The Operating System and Liminal Lab

5th ANNUAL NAPOMO 30/30/30 :: DAY 22 :: STEPHEN ROSS on RONALD JOHNSON'S 'ARK'

[box]It’s hard to believe that this is our FIFTH annual 30/30/30 series, and that when this month is over we will have seeded and scattered ONE HUNDRED and FIFTY of these love-letters, these stories of gratitude and memory, into the world. Nearly 30 books, 3 magazines, countless events and online entries later, and this annual celebration shines like a beacon at the top of the heap of my very favorite things to have brought into being. [If you’re interested in going back through the earlier 120 entries, you can find them (in reverse chronological order) here.]
When I began this exercise on my own blog, in 2011, I began by speaking to National Poetry Month’s beginnings, in 1966, and wrote that my intentions “for my part, as a humble servant and practitioner of this lovely, loving art,” were to post a poem and/or brief history of a different poet…. as well as write and post a new poem a day. I do function well under stricture, but I soon realized this was an overwhelming errand.

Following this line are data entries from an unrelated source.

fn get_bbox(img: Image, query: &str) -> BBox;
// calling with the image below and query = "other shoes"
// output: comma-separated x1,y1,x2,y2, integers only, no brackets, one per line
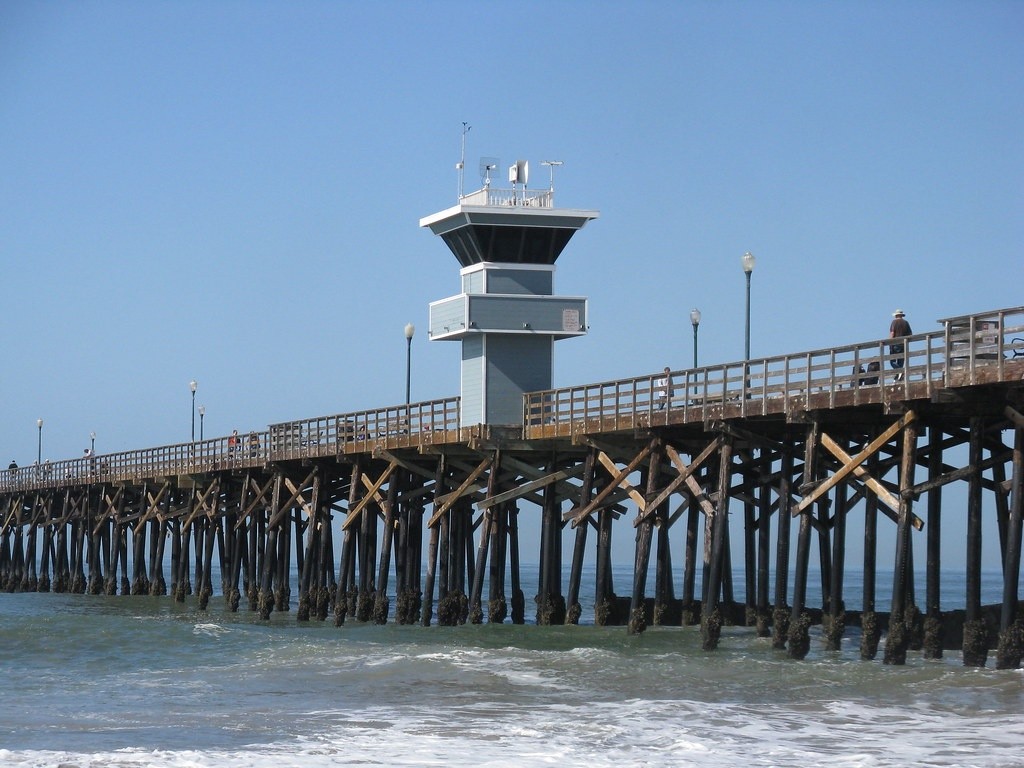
893,379,899,383
898,372,904,381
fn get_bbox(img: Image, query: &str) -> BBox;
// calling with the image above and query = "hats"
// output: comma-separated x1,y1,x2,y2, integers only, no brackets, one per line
892,310,905,316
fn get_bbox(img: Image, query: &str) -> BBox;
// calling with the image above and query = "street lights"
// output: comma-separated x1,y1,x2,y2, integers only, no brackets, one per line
90,431,96,475
197,404,205,465
37,418,43,464
404,322,415,434
190,379,197,465
689,307,702,406
739,251,757,399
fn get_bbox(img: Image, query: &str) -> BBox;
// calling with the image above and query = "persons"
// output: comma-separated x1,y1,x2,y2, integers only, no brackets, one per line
658,367,674,410
8,449,109,485
357,425,370,440
227,430,261,459
850,309,913,388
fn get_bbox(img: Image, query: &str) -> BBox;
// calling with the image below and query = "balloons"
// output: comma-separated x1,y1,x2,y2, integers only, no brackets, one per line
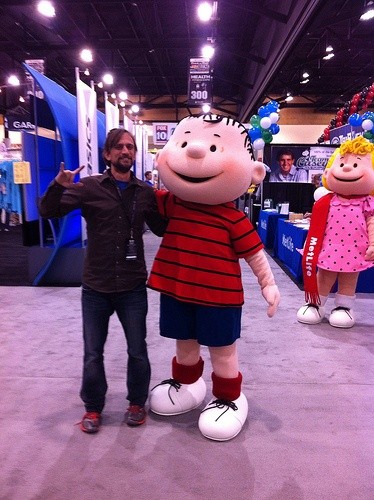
317,83,374,143
247,100,280,151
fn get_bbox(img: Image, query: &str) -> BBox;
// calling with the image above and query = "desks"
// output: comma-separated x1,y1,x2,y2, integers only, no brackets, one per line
258,209,289,249
276,219,374,292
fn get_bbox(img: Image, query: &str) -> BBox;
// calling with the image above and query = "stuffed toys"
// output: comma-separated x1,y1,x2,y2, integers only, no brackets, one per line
297,137,374,329
145,112,281,442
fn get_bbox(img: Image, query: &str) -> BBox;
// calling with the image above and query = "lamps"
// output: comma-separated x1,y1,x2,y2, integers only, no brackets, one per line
321,34,334,60
300,69,310,84
359,0,374,21
285,89,293,102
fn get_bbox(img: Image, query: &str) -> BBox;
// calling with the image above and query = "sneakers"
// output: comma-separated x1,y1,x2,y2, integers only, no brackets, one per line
80,412,102,432
124,405,146,424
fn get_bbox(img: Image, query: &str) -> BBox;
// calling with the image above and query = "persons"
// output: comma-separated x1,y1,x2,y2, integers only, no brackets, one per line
270,149,308,183
40,129,167,434
145,171,155,232
302,173,322,220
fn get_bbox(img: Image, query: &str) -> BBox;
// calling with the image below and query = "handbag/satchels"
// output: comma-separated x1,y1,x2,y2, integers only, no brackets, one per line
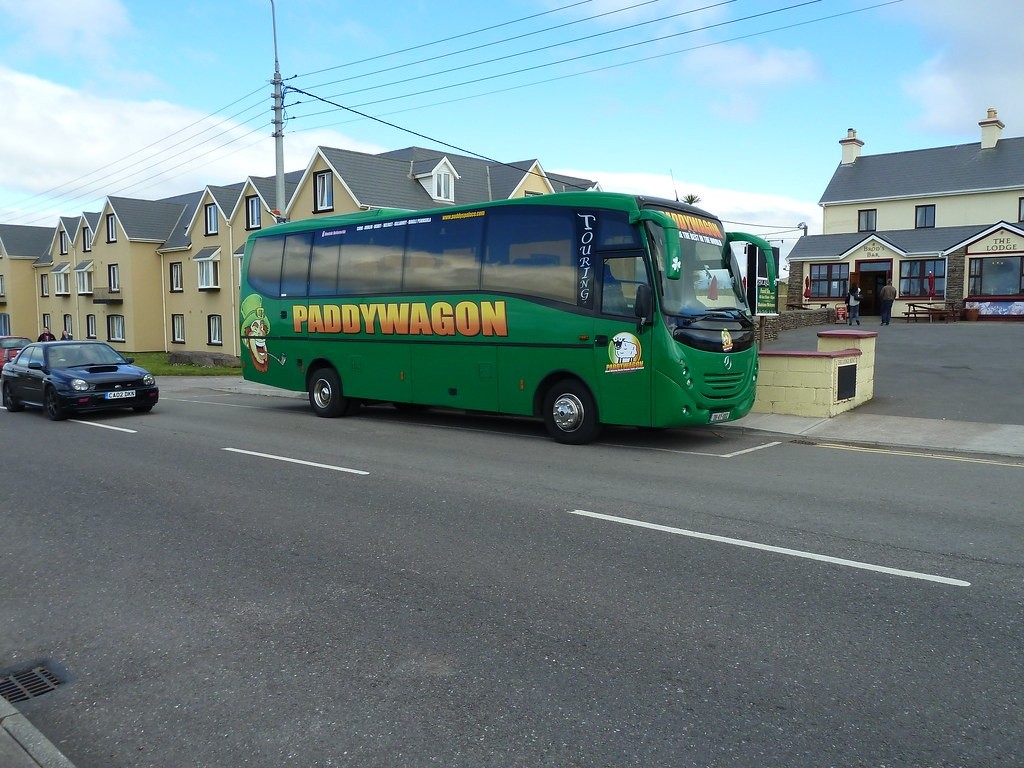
854,294,864,301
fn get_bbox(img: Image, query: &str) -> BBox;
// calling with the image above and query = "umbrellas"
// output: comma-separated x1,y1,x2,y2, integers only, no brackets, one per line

Nonetheless the idea stuck — to have this month serve not only as one in which we flex our practical muscles but also one in which we reflect on inspiration, community, and tradition — and with The Operating System (then Exit Strata) available as a public platform to me, I invited others (and invited others to invite others) to join in the exercise. It is a series which perfectly models my intention to have the OS serve as an engine of open source education, of peer to peer value and knowledge circulation.
Sitting down at my computer so many years ago I would have never imagined that in the following five years I would be able to curate and gather 150 essays from so many gifted poets — ranging from students to award winning stars of the craft, from the US and abroad — to join in this effort. But I’m so so glad that this has come to be.
Enjoy! And share widely.
– Lynne DeSilva-Johnson, Managing Editor/Series Curator [/box]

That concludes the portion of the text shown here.